## Problem to work on
All lines below starting at the one that holds "Roxy Figi bikini" and ending at the one that holds "En Casa: Rudi Flores Trio" should be printed exactly, ends included. Pictures should not be printed, nor anything else.

## Information given
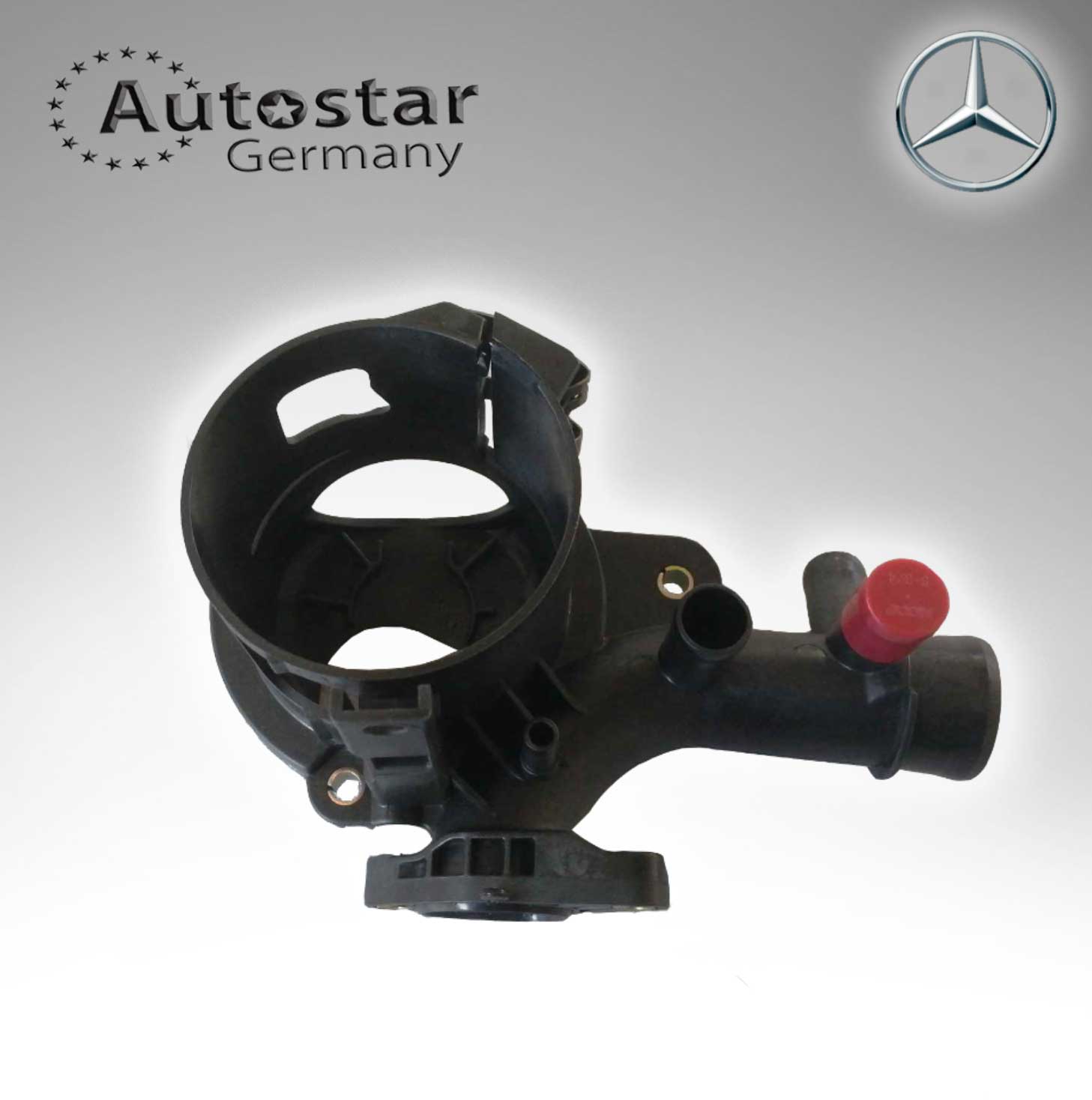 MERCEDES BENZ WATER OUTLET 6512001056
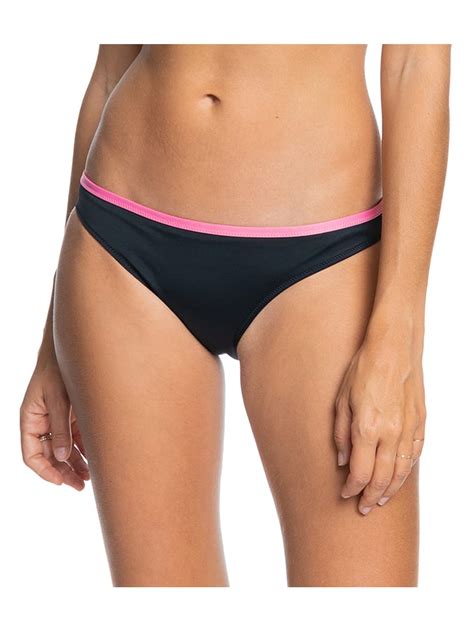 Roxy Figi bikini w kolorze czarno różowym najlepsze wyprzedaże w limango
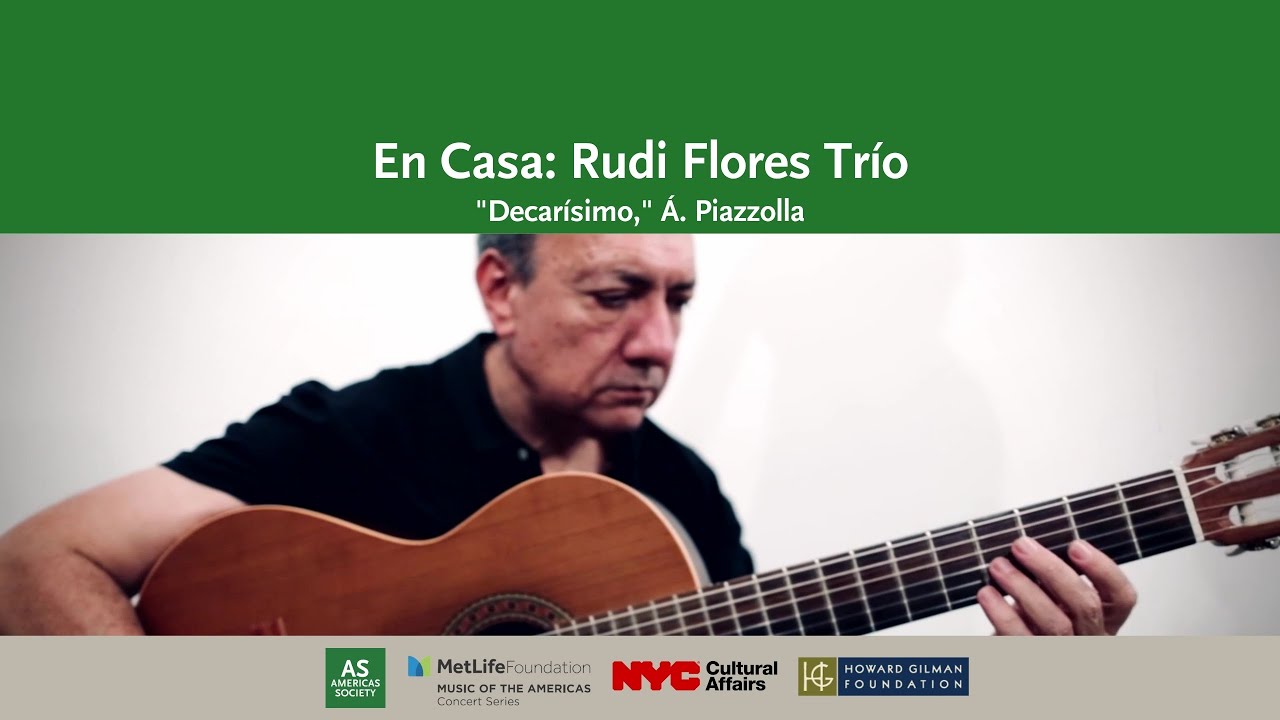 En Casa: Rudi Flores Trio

* * *

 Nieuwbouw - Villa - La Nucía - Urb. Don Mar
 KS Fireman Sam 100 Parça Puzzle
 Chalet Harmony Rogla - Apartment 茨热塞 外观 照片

--

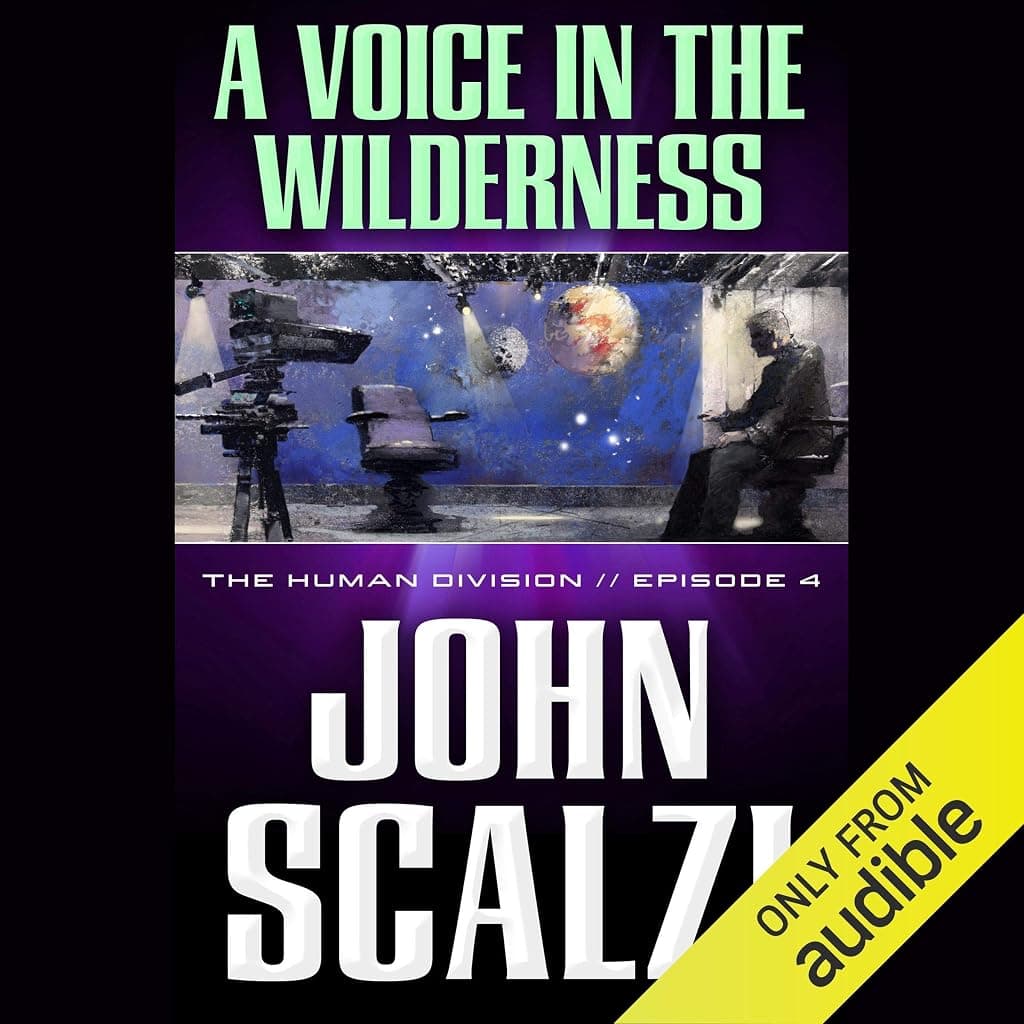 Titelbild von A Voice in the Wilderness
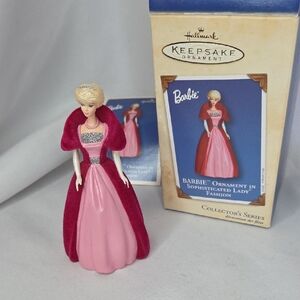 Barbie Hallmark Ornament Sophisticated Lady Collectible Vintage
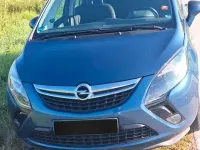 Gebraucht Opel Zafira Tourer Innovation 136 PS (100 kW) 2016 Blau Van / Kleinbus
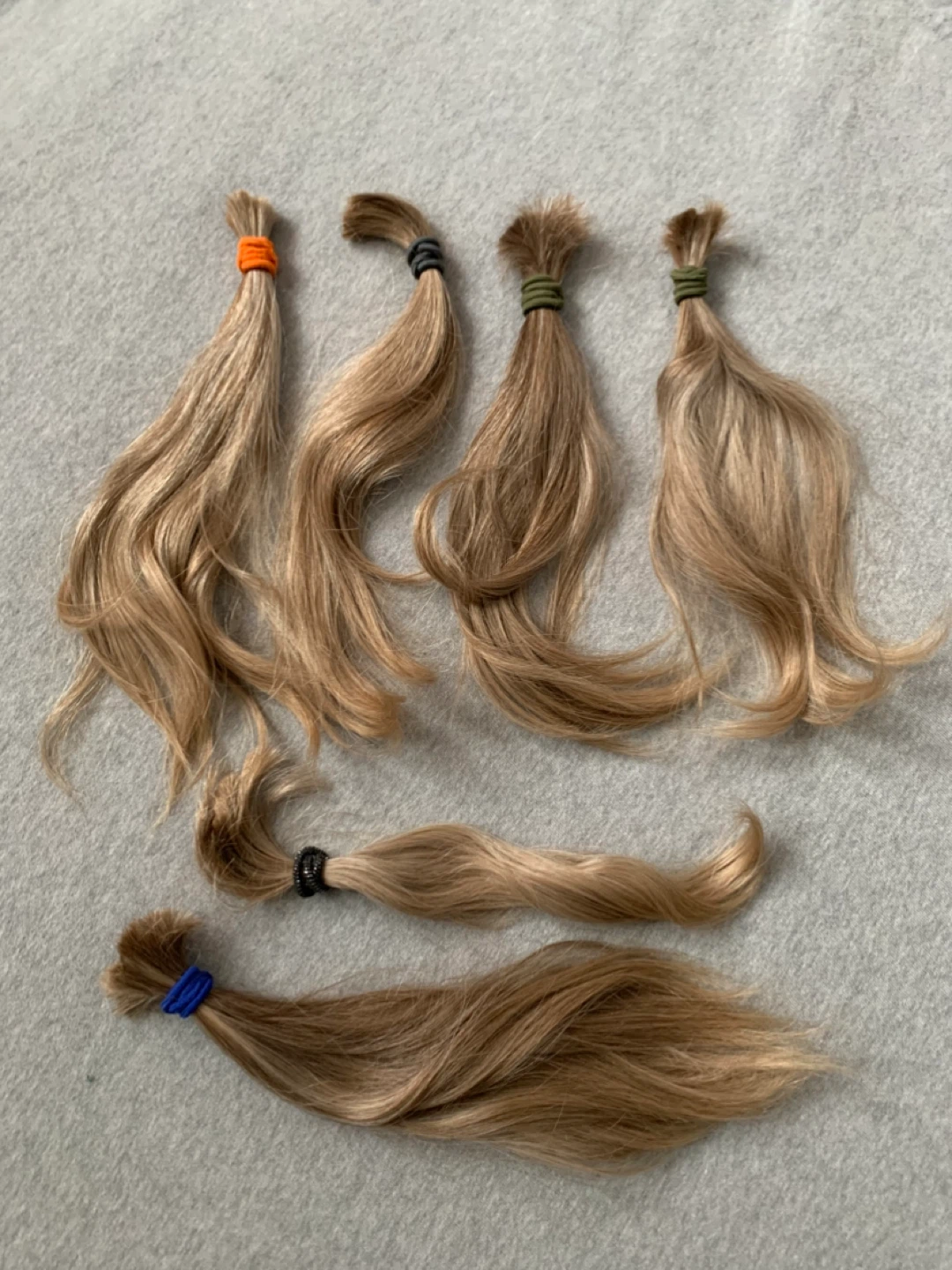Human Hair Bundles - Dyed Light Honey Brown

## Answer to this problem
 Roxy Figi bikini w kolorze czarno różowym najlepsze wyprzedaże w limango
 En Casa: Rudi Flores Trio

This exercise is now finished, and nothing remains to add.